[Scraped caption text data]
== == ==

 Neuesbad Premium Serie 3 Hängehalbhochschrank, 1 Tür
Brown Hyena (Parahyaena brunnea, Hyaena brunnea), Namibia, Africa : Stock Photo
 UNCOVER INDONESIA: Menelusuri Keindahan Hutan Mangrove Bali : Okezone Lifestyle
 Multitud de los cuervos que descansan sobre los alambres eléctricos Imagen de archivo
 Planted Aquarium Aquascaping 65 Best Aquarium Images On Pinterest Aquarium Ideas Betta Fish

== == ==

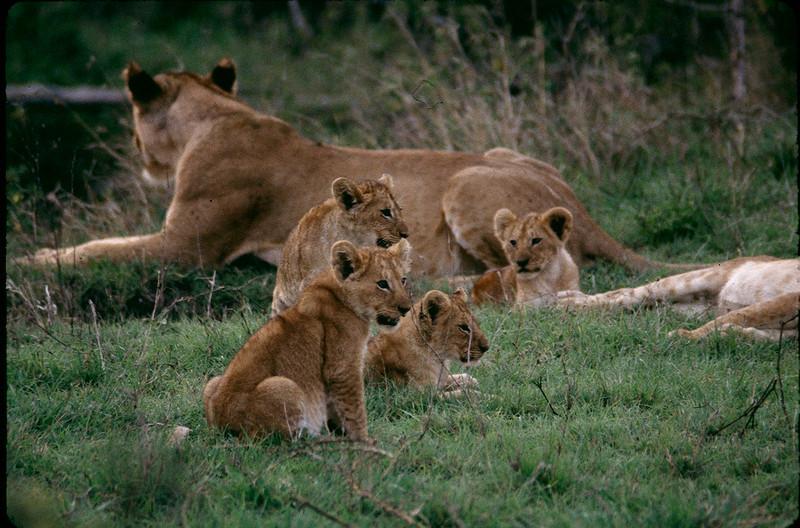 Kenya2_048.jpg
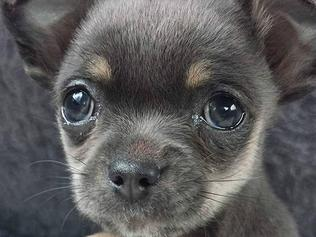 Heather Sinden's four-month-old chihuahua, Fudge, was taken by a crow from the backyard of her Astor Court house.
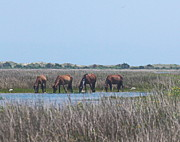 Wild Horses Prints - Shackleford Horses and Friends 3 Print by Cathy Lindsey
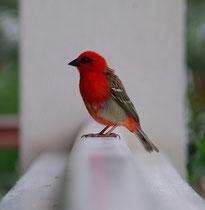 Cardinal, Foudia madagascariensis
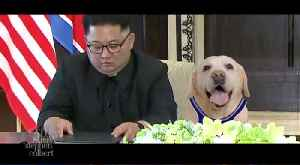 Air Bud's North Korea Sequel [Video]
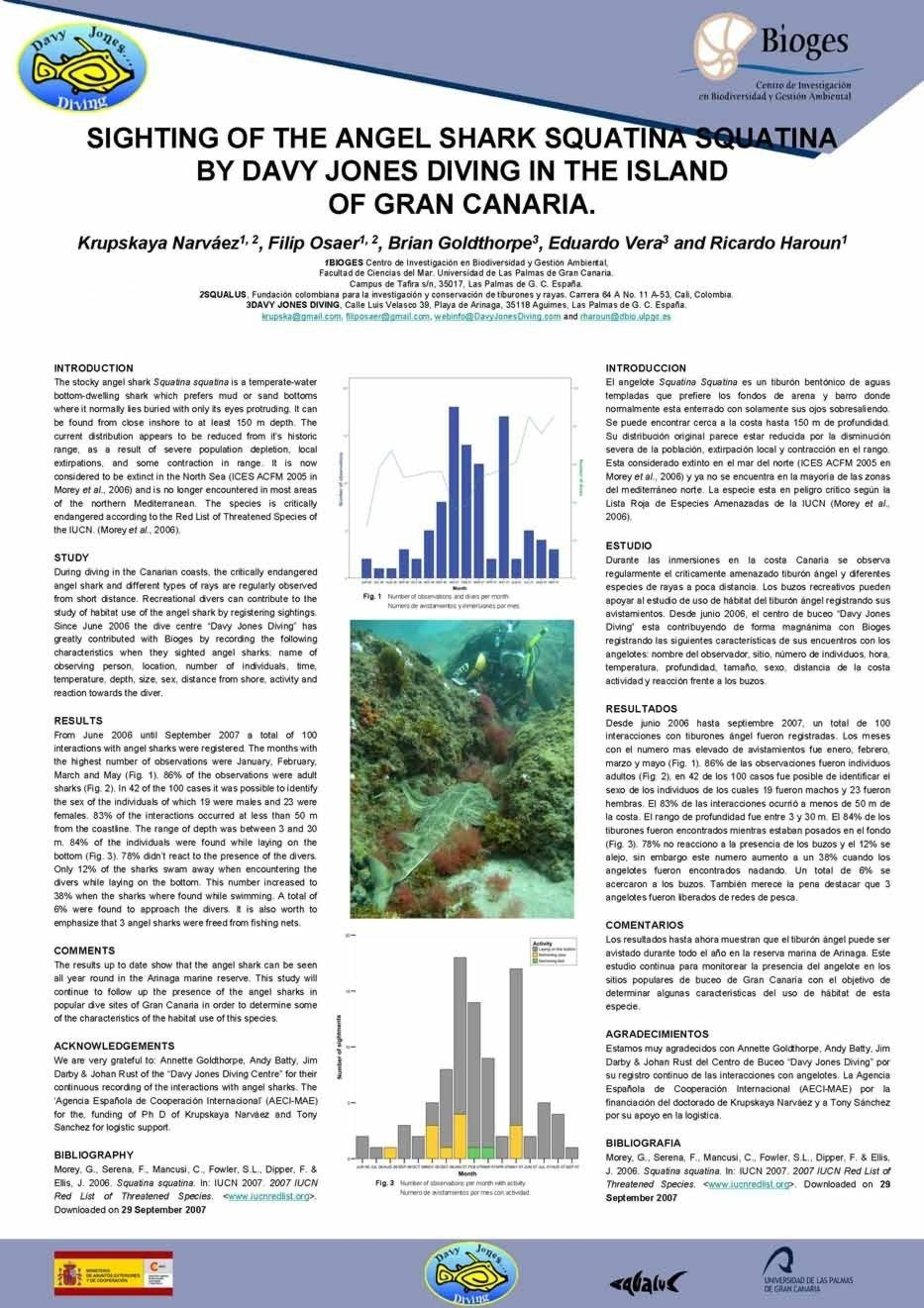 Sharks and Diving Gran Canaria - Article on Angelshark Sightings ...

== == ==

## [What is expected]
Among the records above, only the lines between the line holding "Neuesbad Premium Serie" and the line holding "Planted Aquarium Aquascaping", inclusive, are to be output, exactly as written.

## [Solution]
 Neuesbad Premium Serie 3 Hängehalbhochschrank, 1 Tür
Brown Hyena (Parahyaena brunnea, Hyaena brunnea), Namibia, Africa : Stock Photo
 UNCOVER INDONESIA: Menelusuri Keindahan Hutan Mangrove Bali : Okezone Lifestyle
 Multitud de los cuervos que descansan sobre los alambres eléctricos Imagen de archivo
 Planted Aquarium Aquascaping 65 Best Aquarium Images On Pinterest Aquarium Ideas Betta Fish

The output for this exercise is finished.